Monday, December 17, 2018

HHA: The Beginning

The recent revelation that the Hudson Housing Authority is planning to double the amount of narrowly defined low-income housing it currently provides rather than create, as originally believed, more diverse mixed income housing has inspired Gossips to try to investigate the beginning of the Hudson Housing Authority. So far, a simple search of old newspapers at uncovered these items from the Albany Times-Union, from fifty or so years ago.

The first, which appeared in the Times-Union on July 21, 1966, announces the creation of the Hudson Housing Authority.
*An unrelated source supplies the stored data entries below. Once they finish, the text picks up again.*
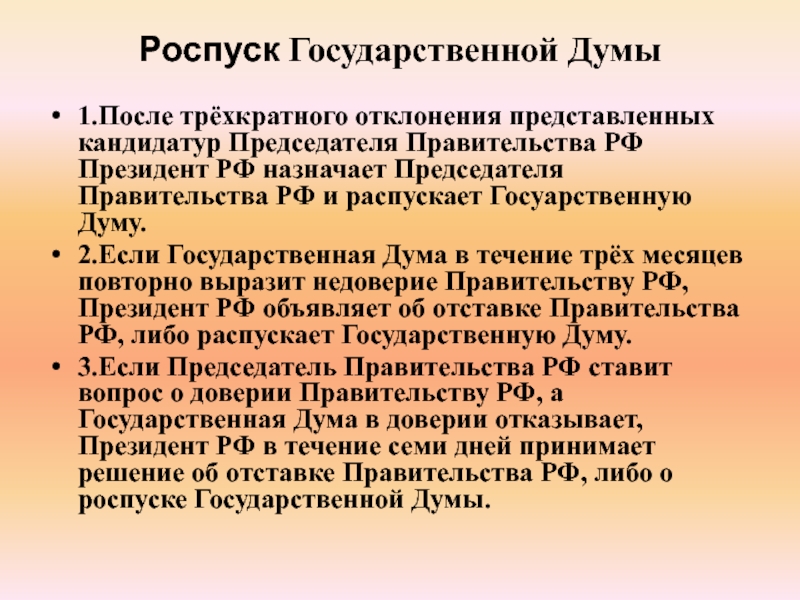 Роспуск Государственной Думы

• 1.После трёхкратного отклонения представленных кандидатур Председателя Правительства РФ Президент РФ назначает Председателя Правительства РФ и распускает Госуарственную Думу.
• 2.Если Государственная Дума в течение трёх месяцев повторно выразит недоверие Правительству РФ, Президент РФ объявляет об отставке Правительства РФ, либо распускает Государственную Думу.
• 3.Если Председатель Правительства РФ ставит вопрос о доверии Правительству РФ, а Государственная Дума в доверии отказывает, Президент РФ в течение семи дней принимает решение об отставке Правительства РФ, либо о роспуске Государственной Думы.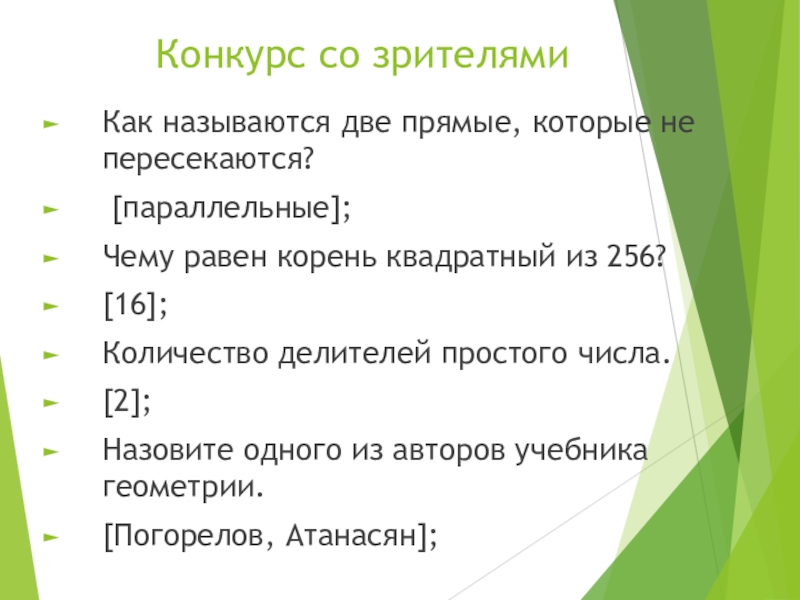 Конкурс со зрителями

► Как называются две прямые, которые не пересекаются?

► [параллельные];

► Чему равен корень квадратный из 256?

► [16];

► Количество делителей простого числа.

► [2];

► Назовите одного из авторов учебника геометрии.

► [Погорелов, Атанасян];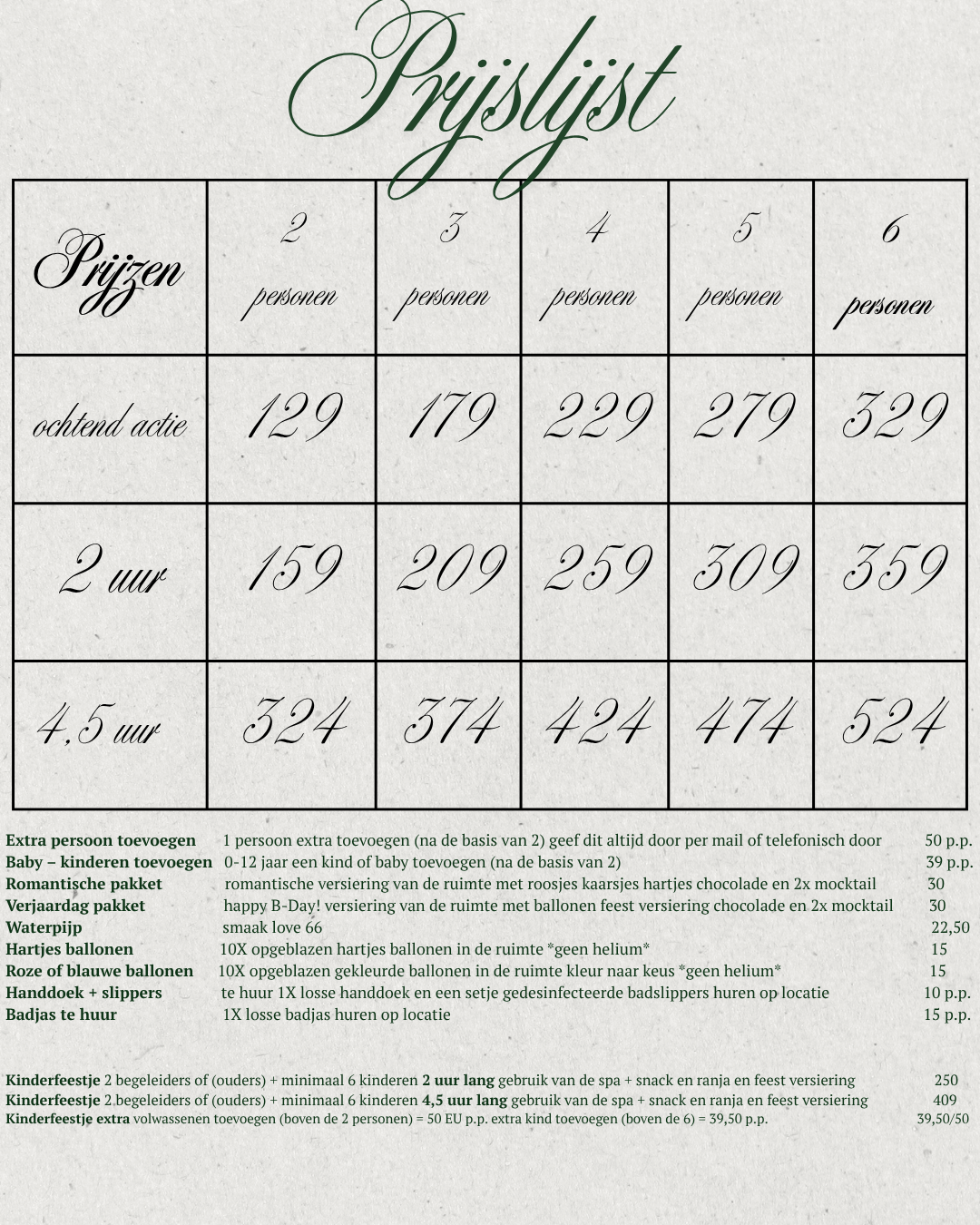 Prijslijst

| Prijzen | 2 personen | 3 personen | 4 personen | 5 personen | 6 personen |
|---|---|---|---|---|---|
| ochtend actie | 129 | 179 | 229 | 279 | 329 |
| 2 uur | 159 | 209 | 259 | 309 | 359 |
| 4,5 uur | 324 | 374 | 424 | 474 | 524 |

Extra persoon toevoegen 1 persoon extra toevoegen (na de basis van 2) geef dit altijd door per mail of telefonisch door 50 p.p.
Baby – kinderen toevoegen 0-12 jaar een kind of baby toevoegen (na de basis van 2) 39 p.p.
Romantische pakket romantische versiering van de ruimte met roosjes kaarsjes hartjes chocolade en 2x mocktail 30
Verjaardag pakket happy B-Day! versiering van de ruimte met ballonen feest versiering chocolade en 2x mocktail 30
Waterpijp smaak love 66 22,50
Hartjes ballonen 10X opgeblazen hartjes ballonen in de ruimte *geen helium* 15
Roze of blauwe ballonen 10X opgeblazen gekleurde ballonen in de ruimte kleur naar keus *geen helium* 15
Handdoek + slippers te huur 1X losse handdoek en een setje gedesinfecteerde badslippers huren op locatie 10 p.p.
Badjas te huur 1X losse badjas huren op locatie 15 p.p.

Kinderfeestje 2 begeleiders of (ouders) + minimaal 6 kinderen 2 uur lang gebruik van de spa + snack en ranja en feest versiering 250
Kinderfeestje 2 begeleiders of (ouders) + minimaal 6 kinderen 4,5 uur lang gebruik van de spa + snack en ranja en feest versiering 409
Kinderfeestje extra volwassenen toevoegen (boven de 2 personen) = 50 EU p.p. extra kind toevoegen (boven de 6) = 39,50 p.p. 39,50/50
HUDSON--A five member housing authority was created Tuesday by Mayor Samuel T. Wheeler, who said, "A milestone has been reached in the history of Hudson."
Members and their terms are: Charles Witham, five years; Edward V. Casserly, four years; Mrs. Susie P. Cunningham, three years, Samuel Liepshutz, two years; and Miss Mary Gorman, one year.
The authority will be headed by Mr. Witham who is an electrical contractor. Mr. Casserly is a vice-president of the State Bank of Albany; Mrs. Cunningham is a teacher at the New York State Training School for Girls; Mr. Liepshutz is a downtown businessman and Miss Gorman is a school psychologist with the city school system.
In addition to appointing the authority, Mayor Wheeler cited the work done in recent years by the Planning Commission. He said, "I wish to thank Arthur Koweek, chairman of the Planning Commission, and the members of the commission for the significant role they played in making this authority possible. Mr. Koweek and the commission members have spent much time and effort in studying the housing problems here and have labored long and diligently in their search for a just and equitable solution to those problems."
More Slums Than Most
The mayor continued:
"Hudson is an old city, with more than its share of old and dilapidated buildings. It also has more than its share of dwellings which are almost unfit in which to live, or which are below the standards of other communities in New York State. The need for better housing, especially for the lower income and retired people in the city has never been fully explored.
With the City of Hudson Housing Authority now a reality, I am confident that concrete and constructive proposals will be made to improve housing conditions, which will, at the same time, eliminate those structures which now represent a threat to the very health and well-being of many of our citizens.
Here I must caution that the new authority will not effect an immediate solution to this long-standing problem. Laws and ordinances will have to be amended and improved. Money will have to be appropriated.
Point with Pride
Mayor Wheeler concluded, "but, with all this, with all the personal inconveniences and disruptions that necessarily must follow in the wake of modern-day changes and progress, the people of Hudson will once again point with pride to their city, the city in which they have chosen to live and to work for the rest of their lives."
The authority will have the power to make applications for the establishment of public housing in the city, make studies, issue bonds for financing, hire employees, etc.
The appointing of the five member authority came on the heels of Governor Rockefeller's signing of the proposal.
The next month, on August 26, 1966, the Times-Union reported that the plan to build "140 housing units for the low income people of Hudson" had been approved by the federal government.


Three years later, at the beginning of 1969, the Hudson Housing Authority began advertising for an executive director.

By late spring 1970, the Housing Authority was soliciting bids for the construction of "135 dwelling units, 15 in low rise frame and brick veneer structure and 120 units in a high rise concrete structure."

And so it began.


  1. eastern european block apartments in downtown hudson --- a socialistic dreamland.

    the new America -- where no one has a job but is segregated in inferior locations out of the mainstream. is this the new "wonderful town" ?

  2. Great sleuthing, Carole. Thank you. When I first got to Hudson, in the mid '80s I was shocked by conditions and locations of its low-income housing. Having been in such housing in cities from L.A. to Newark, Chicago to Houston, I thought it most remarkable that Hudson's poor were able to live in such wonderful places compared to the poor in so many of our urban slums. The question for Hudson now, however, is whether the current gentrification is going to push our poor out of these places. From what I can tell, the answer is mostly Yes.

    1. whether you like it or not, the old gentry of Hudson built the beautiful town and its noble buildings. could anyone but the gentry come up with the courthouse, or any of the other fine architecture ? or the opera house ??

      while you seem to hate the gentry, you like living in the gentrys living museum of Hudson.